Start RECORDS TO USE
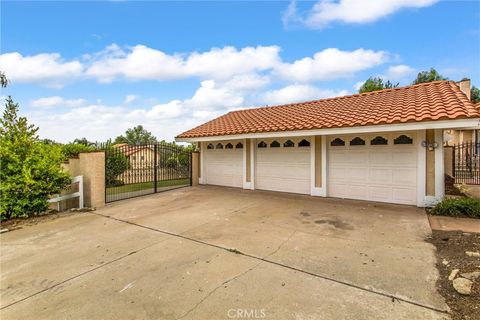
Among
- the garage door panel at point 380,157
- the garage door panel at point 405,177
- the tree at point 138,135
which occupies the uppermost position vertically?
End RECORDS TO USE
Start RECORDS TO USE
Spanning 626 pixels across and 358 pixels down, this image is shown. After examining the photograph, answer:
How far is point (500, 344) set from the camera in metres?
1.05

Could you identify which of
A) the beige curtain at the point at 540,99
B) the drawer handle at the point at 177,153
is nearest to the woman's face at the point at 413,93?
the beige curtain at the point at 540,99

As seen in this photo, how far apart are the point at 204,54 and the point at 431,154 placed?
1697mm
End RECORDS TO USE
**WRITTEN REQUEST**
Return each line of the material above that contains the string "garage", copied in full.

**EXERCISE OUTPUT**
- the garage door panel at point 380,157
- the garage door panel at point 405,177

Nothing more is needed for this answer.